Material listed on RePEc is submitted, either by about 1200 participating archives, that each have followed our instructions, or by authors themselves at the Munich Personal RePEc Archive (MPRA). No need to send us links or papers. Just make sure your publisher participates, and if not upload your papers at MPRA (what you can in general also do for published material, see this previous blog entry).

And if you are really interested in a web spider for Economics, there is the Economic Search Engine (ESE), which uses in part RePEc data to search and index the subset of the web most likely related to Economics.


RePEc in April 2010

May 5, 2010

April has been a memorable month, with close to 40,000 works newly indexed. We thus reached 900,000 index works, of which 750,000 are online. Also, we have now counted 200 millions abstract views since the start of the project, a highly filtered number as the raw count before removing multiple views, robots and other “illegal” activity is four times that.

The 13 new archives that joined RePEc in April were: Chapman University, Africa Growth Institute, Università Cattolica del Sacro Cuore (II), Programme National Persée, United Nations Development Programme, University of Winnipeg, University of Valencia (III), Leuphana University Lüneburg, Revista de Economía Crítica, Università Roma 1 (III), University of California-Davis, Pontifica Universidad Católica de Perú, Università Roma 2 (II).

And, finally, we reached an impressive list of thresholds during the month:
200,000,000 cumulative abstract views
900,000 listed works
750,000 listed online works
500,000 abstracts
24,000 registered authors
3,000 online books


How to improve citation coverage in RePEc

April 28, 2010

One aspect of RePEc that has grown in importance over the last years is its citations analysis, provided by the CitEc project, in particular due to their use in rankings. Citations extractions is a complex process. First, one needs to be able to access texts and find where references are (see details), then one needs to be able to interpret those references and match them with some work already listed in RePEc (see details). At this time, 5,400,000 references could be extracted from 240,000 works, with 2,300,000 matched to an item listed in RePEc.
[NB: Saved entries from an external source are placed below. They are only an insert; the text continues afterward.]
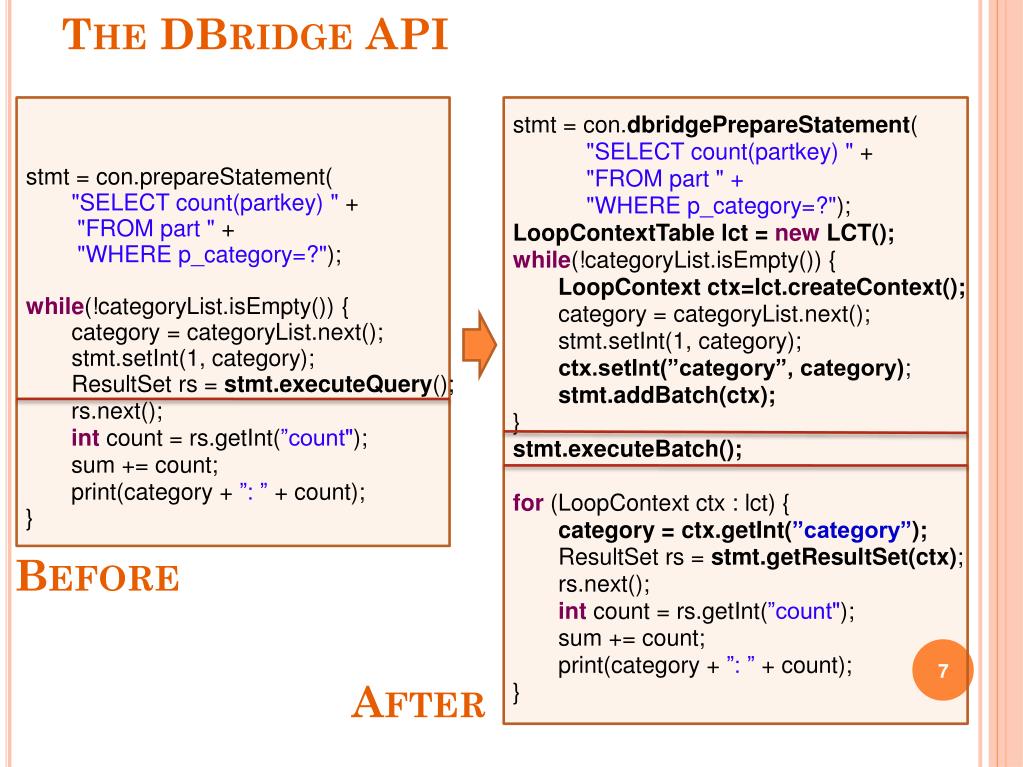 THE DBRIDGE API

stmt = con.prepareStatement(
"SELECT count(partkey) " +
"FROM part " +
"WHERE p_category=?");

while(!categoryList.isEmpty()) {
category = categoryList.next();
stmt.setInt(1, category);
ResultSet rs = stmt.executeQuery();
rs.next();
int count = rs.getInt(”count");
sum += count;
print(category + ”: ” + count);
}

BEFORE

stmt = con.dbridgePrepareStatement(
"SELECT count(partkey) " +
"FROM part " +
"WHERE p_category=?");
LoopContextTable lct = new LCT();
while(!categoryList.isEmpty()) {
LoopContext ctx=lct.createContext();
category = categoryList.next();
stmt.setInt(1, category);
ctx.setInt(”category”, category);
stmt.addBatch(ctx);
}
stmt.executeBatch();

for (LoopContext ctx : lct) {
category = ctx.getInt(”category”);
ResultSet rs = stmt.getResultSet(ctx);
rs.next();
int count = rs.getInt(”count");
sum += count;
print(category + ”: ” + count);
}

AFTER

7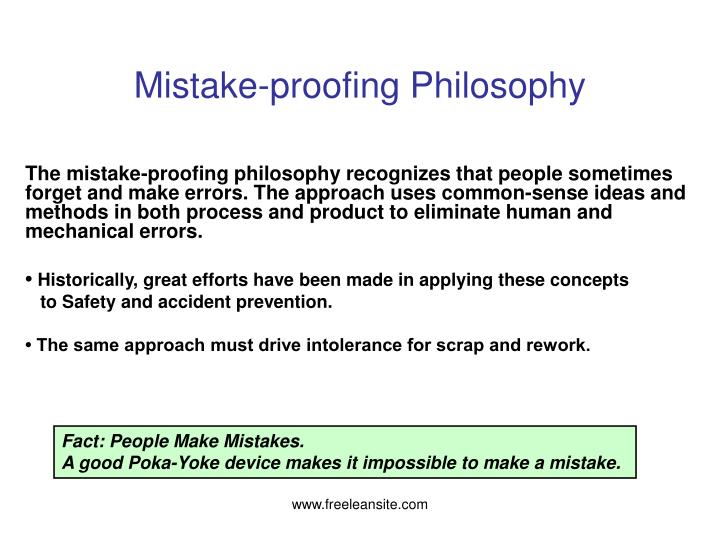 Mistake-proofing Philosophy

The mistake-proofing philosophy recognizes that people sometimes forget and make errors. The approach uses common-sense ideas and methods in both process and product to eliminate human and mechanical errors.

• Historically, great efforts have been made in applying these concepts to Safety and accident prevention.

• The same approach must drive intolerance for scrap and rework.

Fact: People Make Mistakes.
A good Poka-Yoke device makes it impossible to make a mistake.

www.freeleansite.com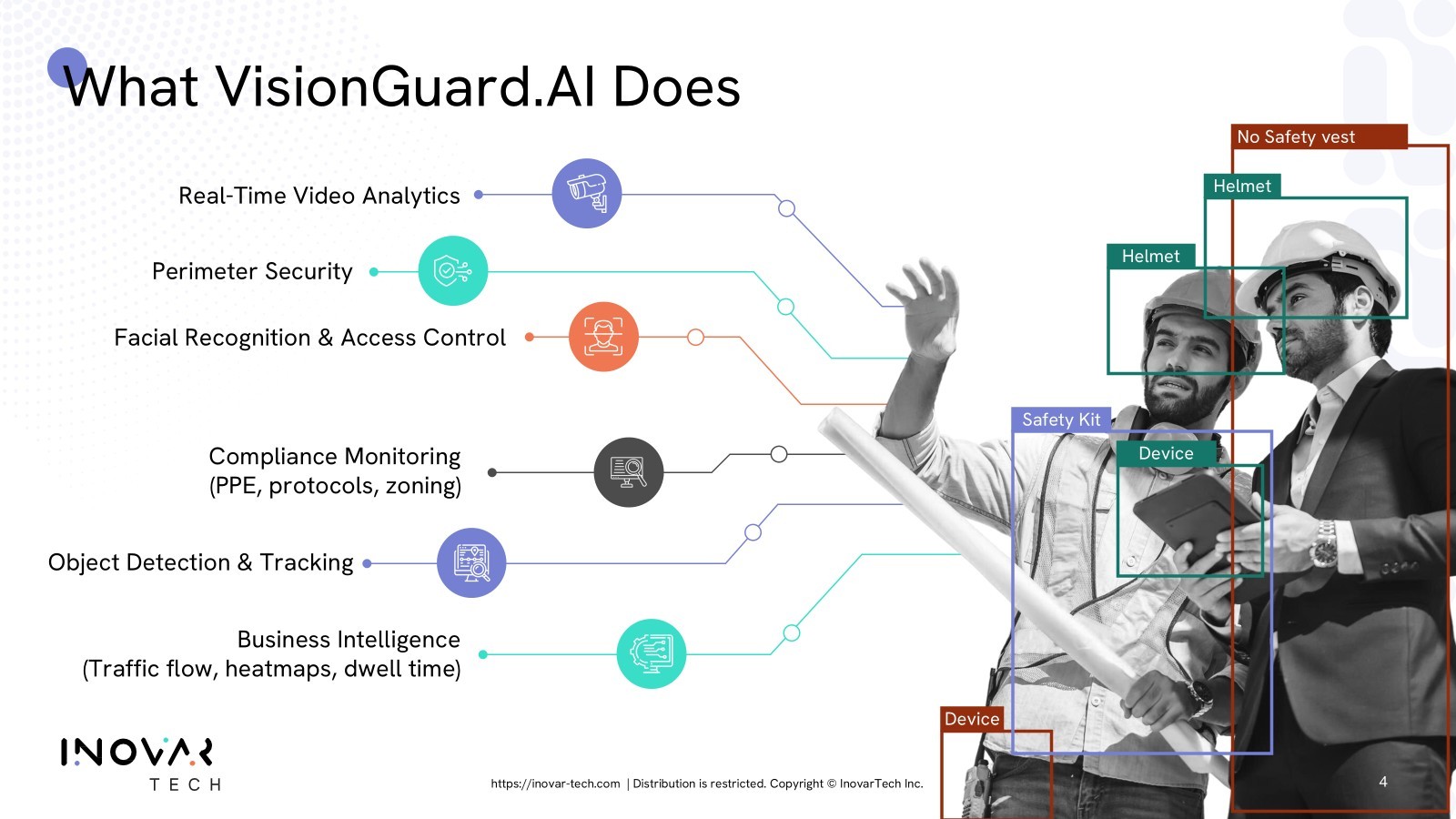 What VisionGuard.AI Does

Real-Time Video Analytics

Perimeter Security

Facial Recognition & Access Control

Compliance Monitoring (PPE, protocols, zoning)

Object Detection & Tracking

Business Intelligence (Traffic flow, heatmaps, dwell time)

No Safety vest

Helmet

Helmet

Safety Kit

Device

Device

INOVAR TECH

https://inovar-tech.com | Distribution is restricted. Copyright © InovarTech Inc.

4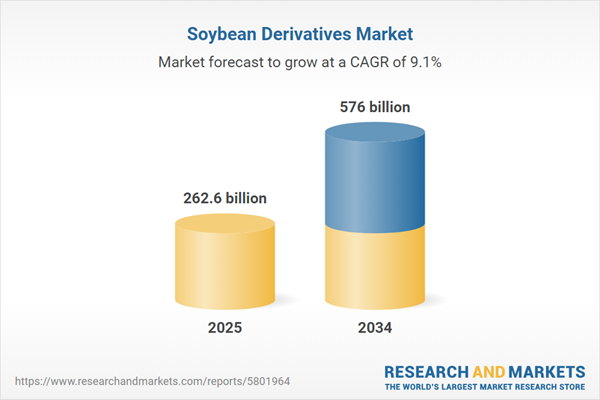 Soybean Derivatives Market

Market forecast to grow at a CAGR of 9.1%

262.6 billion

576 billion

2025

2034

https://www.researchandmarkets.com/reports/5801964

RESEARCH AND MARKETS
THE WORLD'S LARGEST MARKET RESEARCH STORE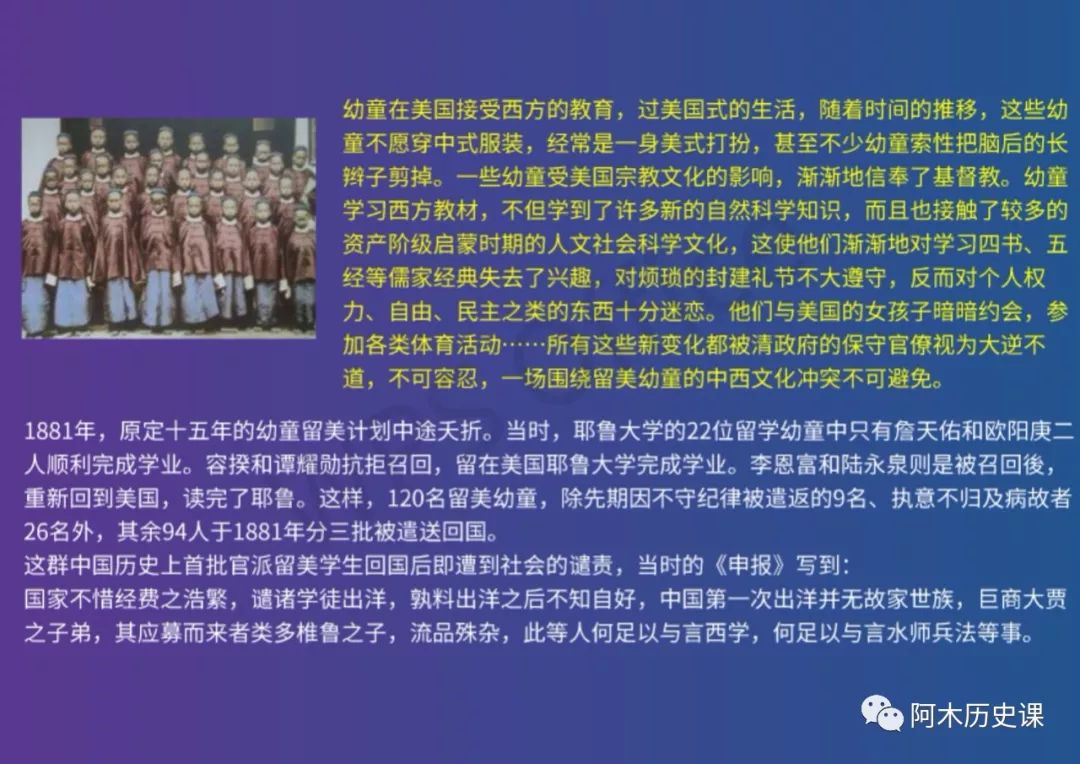 幼童在美国接受西方的教育，过美国式的生活，随着时间的推移，这些幼童不愿穿中式服装，经常是一身美式打扮，甚至不少幼童索性把脑后的长辫子剪掉。一些幼童受美国宗教文化的影响，渐渐地信奉了基督教。幼童学习西方教材，不但学到了许多新的自然科学知识，而且也接触了较多的资产阶级启蒙时期的人文社会科学文化，这使他们渐渐地对学习四书、五经等儒家经典失去了兴趣，对烦琐的封建礼节不大遵守，反而对个人权力、自由、民主之类的东西十分迷恋。他们与美国的女孩子暗暗约会，参加各类体育活动……所有这些新变化都被清政府的保守官僚视为大逆不道，不可容忍，一场围绕留美幼童的中西文化冲突不可避免。

1881年，原定十五年的幼童留美计划中途夭折。当时，耶鲁大学的22位留学幼童中只有詹天佑和欧阳庚二人顺利完成学业。容揆和谭耀勋抗拒召回，留在美国耶鲁大学完成学业。李恩富和陆永泉则是被召回後，重新回到美国，读完了耶鲁。这样，120名留美幼童，除先期因不守纪律被遣返的9名、执意不归及病故者26名外，其余94人于1881年分三批被遣送回国。
这群中国历史上首批官派留美学生回国后即遭到社会的谴责，当时的《申报》写到：
国家不惜经费之浩繁，遣诸学徒出洋，孰料出洋之后不知自好，中国第一次出洋并无故家世族，巨商大贾之子弟，其应募而来者类多椎鲁之子，流品殊杂，此等人何足以与言西学，何足以与言水师兵法等事。

阿木历史课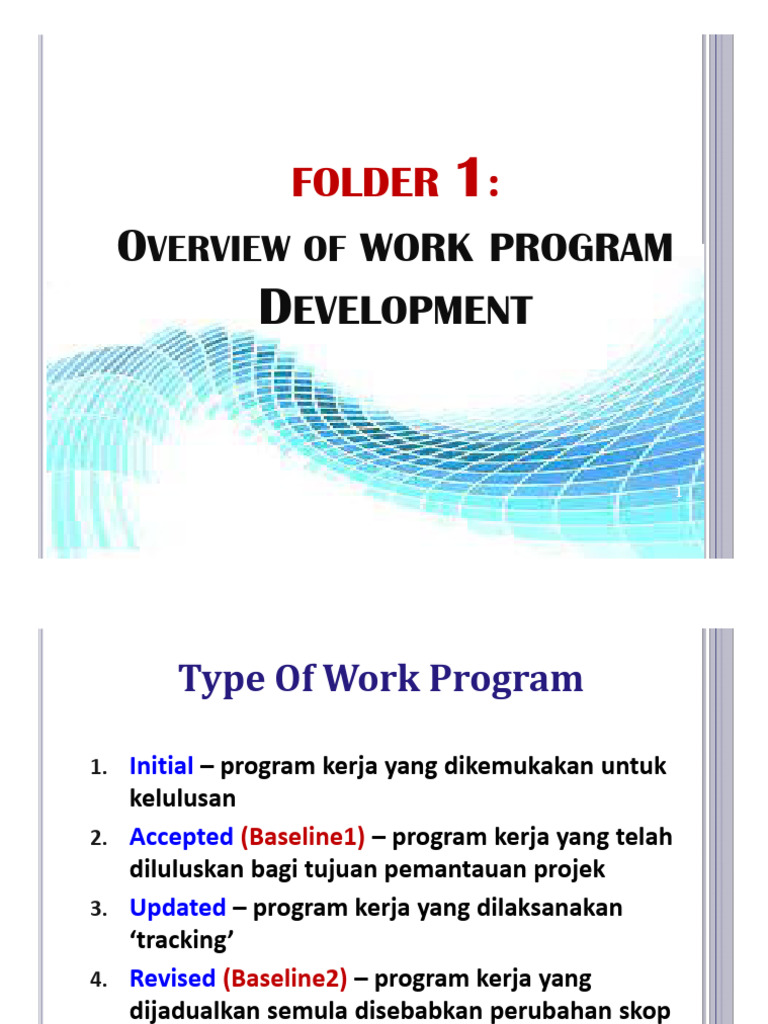 FOLDER 1:
OVERVIEW OF WORK PROGRAM DEVELOPMENT

1

Type Of Work Program

1. Initial – program kerja yang dikemukakan untuk kelulusan
2. Accepted (Baseline1) – program kerja yang telah diluluskan bagi tujuan pemantauan projek
3. Updated – program kerja yang dilaksanakan 'tracking'
4. Revised (Baseline2) – program kerja yang dijadualkan semula disebabkan perubahan skop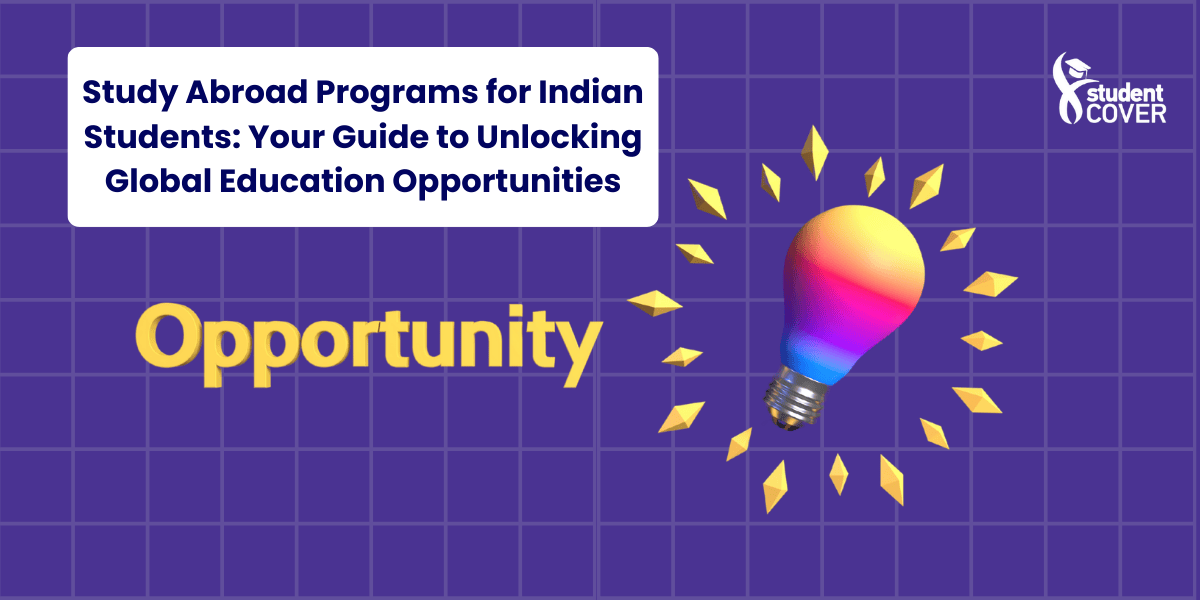 Study Abroad Programs for Indian Students: Your Guide to Unlocking Global Education Opportunities

student COVER

Opportunity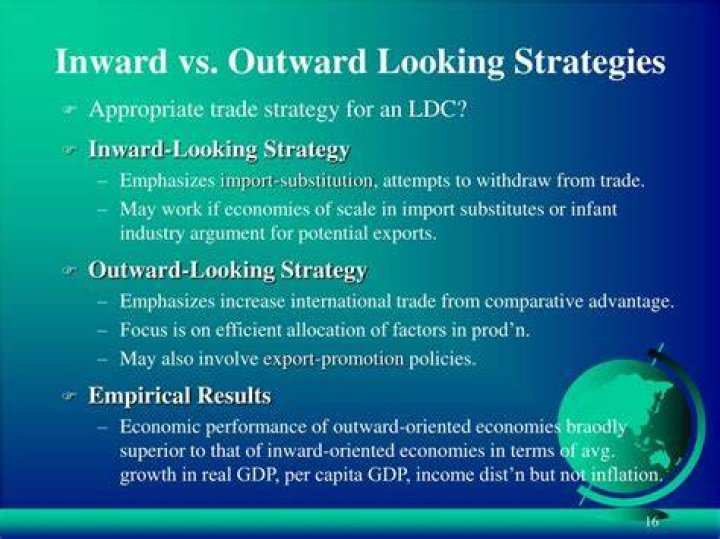 Inward vs. Outward Looking Strategies

Appropriate trade strategy for an LDC?

Inward-Looking Strategy
– Emphasizes import-substitution, attempts to withdraw from trade.
– May work if economies of scale in import substitutes or infant industry argument for potential exports.

Outward-Looking Strategy
– Emphasizes increase international trade from comparative advantage.
– Focus is on efficient allocation of factors in prod'n.
– May also involve export-promotion policies.

Empirical Results
– Economic performance of outward-oriented economies braodly superior to that of inward-oriented economies in terms of avg. growth in real GDP, per capita GDP, income dist'n but not inflation.

16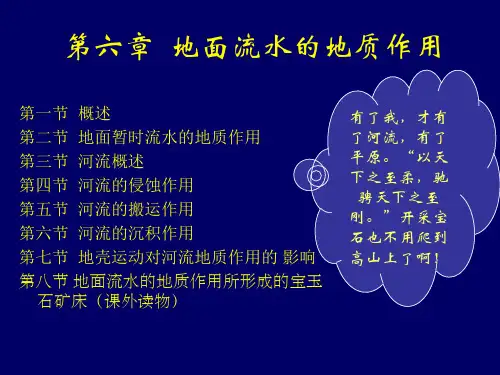 第六章 地面流水的地质作用

第一节 概述
第二节 地面暂时流水的地质作用
第三节 河流概述
第四节 河流的侵蚀作用
第五节 河流的搬运作用
第六节 河流的沉积作用
第七节 地壳运动对河流地质作用的 影响
第八节 地面流水的地质作用所形成的宝玉石矿床（课外读物）

有了我，才有了河流，有了平原。“以天下之至柔，驰骋天下之至刚。”开采宝石也不用爬到高山上了啊！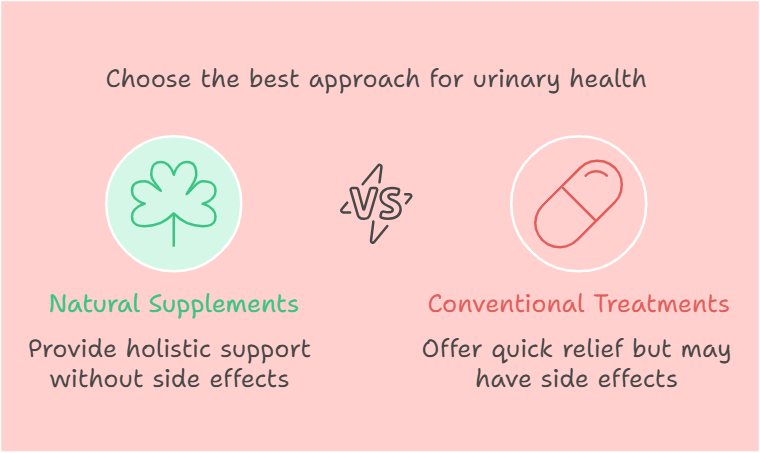 Choose the best approach for urinary health

VS

Natural Supplements

Provide holistic support without side effects

Conventional Treatments

Offer quick relief but may have side effects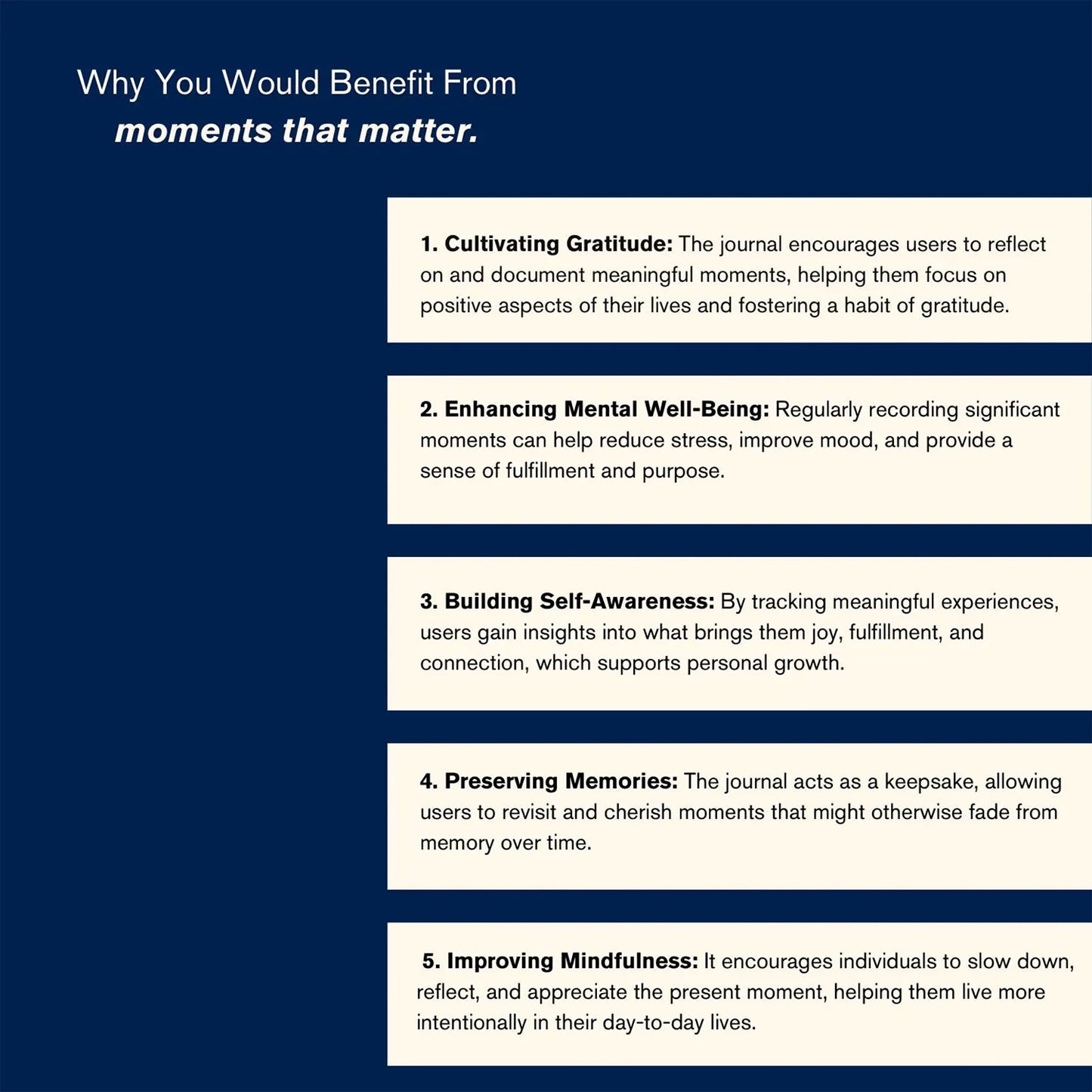 Why You Would Benefit From
moments that matter.

1. Cultivating Gratitude: The journal encourages users to reflect on and document meaningful moments, helping them focus on positive aspects of their lives and fostering a habit of gratitude.

2. Enhancing Mental Well-Being: Regularly recording significant moments can help reduce stress, improve mood, and provide a sense of fulfillment and purpose.

3. Building Self-Awareness: By tracking meaningful experiences, users gain insights into what brings them joy, fulfillment, and connection, which supports personal growth.

4. Preserving Memories: The journal acts as a keepsake, allowing users to revisit and cherish moments that might otherwise fade from memory over time.

5. Improving Mindfulness: It encourages individuals to slow down, reflect, and appreciate the present moment, helping them live more intentionally in their day-to-day lives.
While these numbers may sound impressive, it still means that only about a third of online texts could be parsed successfully. To improve on this we rely on the RePEc archive maintainers to help us do a better job. Here is some advice in this regard that they should heed, as any linked reference allows links back and forth between the citing and cited works, thus increasing visibility.


  1. Check out how successful CitEc is in extracting references from your series and journals. Maintainers receive every months statistics about coverage that they can monitor. In addition, they can look up on CitEc the reasons why some items were not processed. For the series with the best coverage, see here.
  2. Make sure links in the metadata go directly to a pdf file, and not to an intermediate abstract page. CitEc does not go further than the link that is provided to it. If you really want the abstract page present in the metadata, provide it as a second link.
  3. Make sure that CitEc is actually allowed to get to the pdf. If the pdfs are gated, consider allowing CitEc to access with its IP, which will be provided upon request.
  4. The above are not possible, or if for some other reason references cannot be parsed, one can also transfer references to CitEc by using the X-File-Ref construct in the metadata, as described here.
  5. For larger archives, an alternative way of transferring references can be arranged.
  6. Also, CitEc sometimes grabs too many references. This happens for working papers when a list of other papers in the series is appended. This is also a waste of paper. We strongly recommend not to have such lists and, where they are present, to alert CitEc so that these errors can be remedied.

Any request should be send to José Manuel Barrueco, who is in charge of the CitEc project.